Wearing a brown military uniform, the king, who turned 76 on Sunday, thanked Spain's armed forces for their "commitment and hard work" in a speech at the Royal Palace following the parade.

The ceremony was shortened for the second straight year because of the king's difficulty in walking following several hip operations.

During his most recent procedure in November, surgeons replaced his left hip, his ninth operation since May 2010.

Juan Carlos is widely respected for his role in Spain's transition to democracy after the death of dictator General Francisco Franco in 1975.

But his popularity has plunged over the past three years, largely due to a corruption scandal centred on his son-in-law and a luxury elephant-hunting trip the king made to Africa in 2012.
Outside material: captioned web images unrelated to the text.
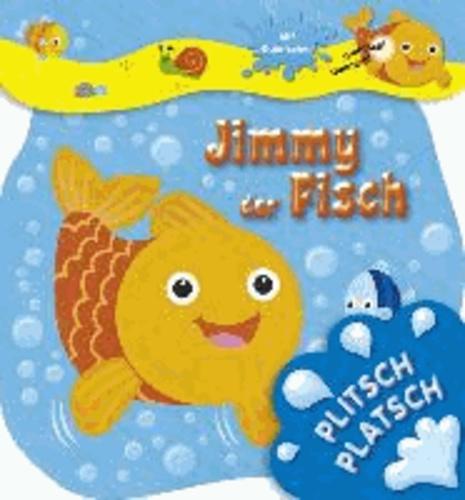 Plitsch platsch - Jimmy der Fisch.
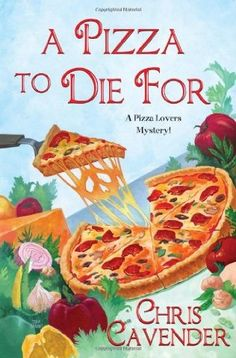 A Pizza To Die For (2011) (The third book in the Pizza Mystery series) A novel by Chris Cavender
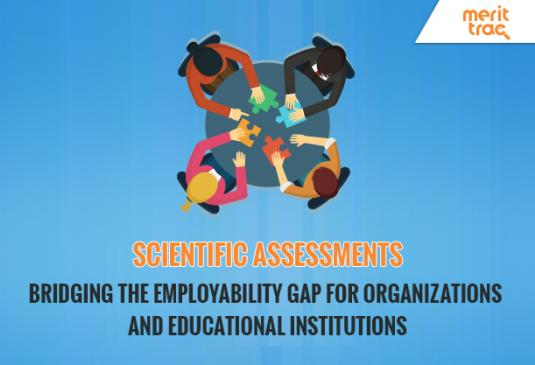 Scientific Assessments: Bridging the Employability Gap for Organizations and Educational Institutions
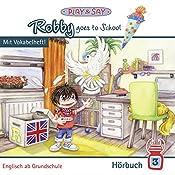 Robby goes to School (Robby 3) | Fiona Stöber
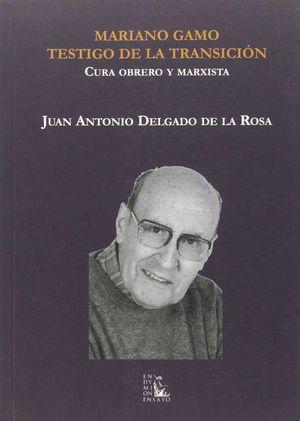MARIANO GAMO. TESTIGO DE LA TRANSICION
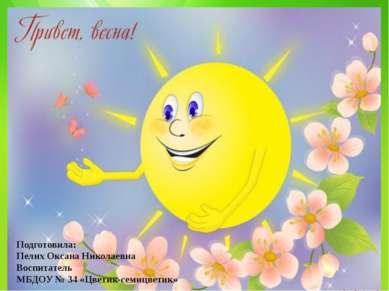 Подготовила: Пелих Оксана Николаевна Воспитатель МБДОУ № 34 «Цветик-семицветик»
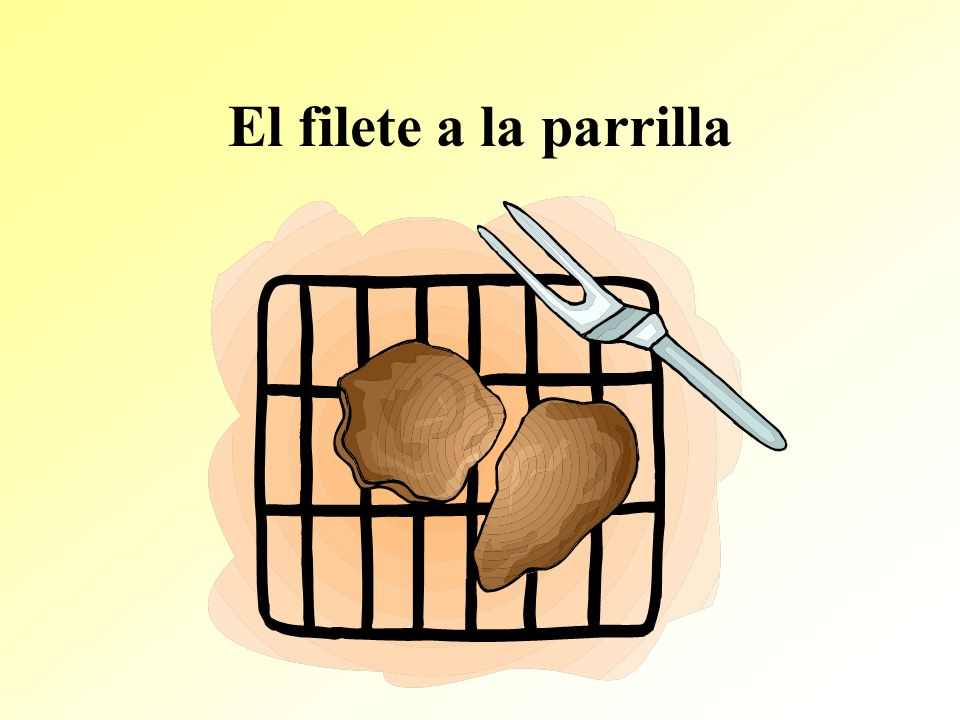 El filete a la parrilla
His health problems together with the scandals have raised speculation about the future of his reign.

Sixty-two percent of Spaniards want Juan Carlos to abdicate and fewer than half support the monarchy in general, according to a poll published on Sunday in El Mundo.
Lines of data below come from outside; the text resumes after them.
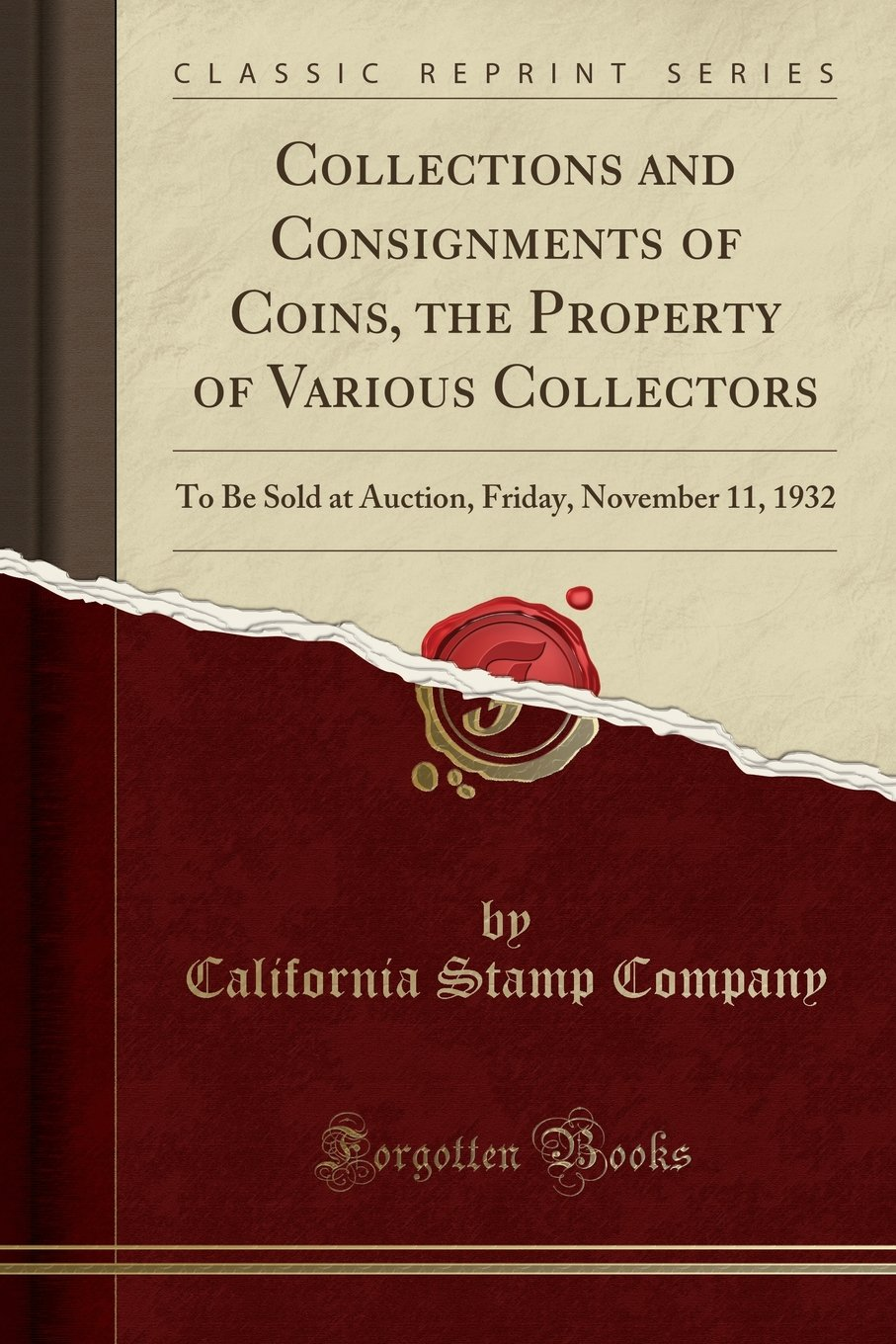 Collections and Consignments of Coins, the Property of Various Collectors: To Be Sold at Auction, Friday, November 11, 1932 (Classic Reprint) pdf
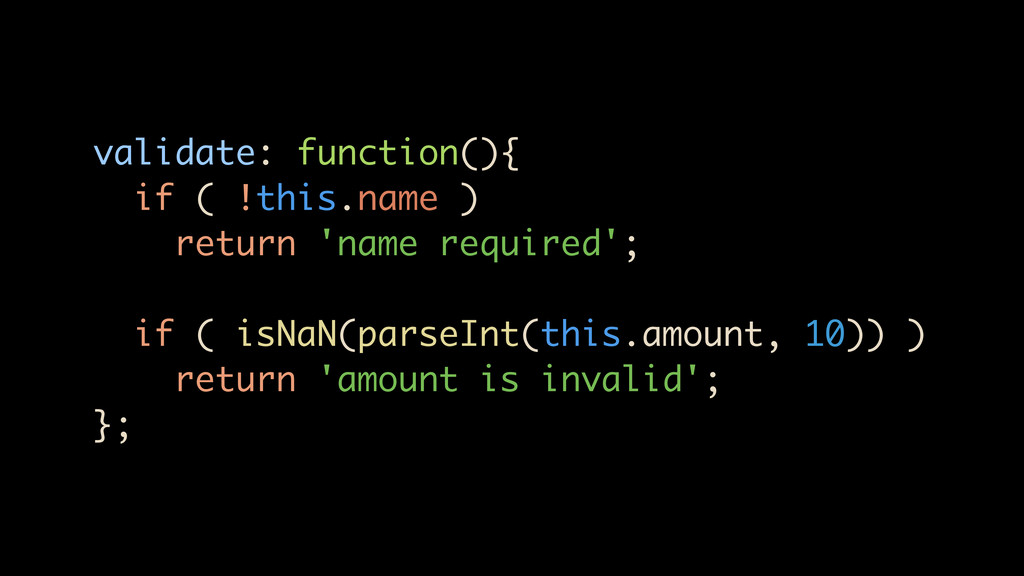 validate: function(){ if ( !this.name ) return ...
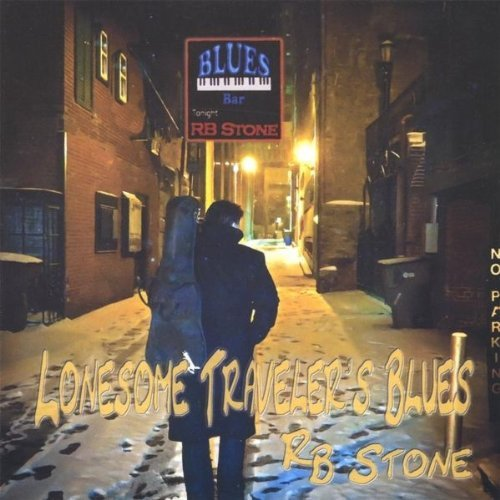R.B. Stone Lonesome Traveler's Blues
The royal palace and the king firmly denied any thoughts of an abdication.

"I want to express to you, as King of Spain, my determination to continue the faithful fulfilment of the mandate and the powers attributed to me that the constitutional order," the king said in his annual televised Christmas address last month.

A judge since 2011 has been investigating alleged embezzlement by the husband of his youngest daughter Cristina, former Olympic handball player Inaki Urdangarin.

The judge in that case is also due to rule on whether to summon Cristina herself as a formal suspect for alleged tax evasion and money laundering.

The king also lost sympathy last year for going on an expensive elephant-hunting trip in Botswana while Spaniards struggled through a recession.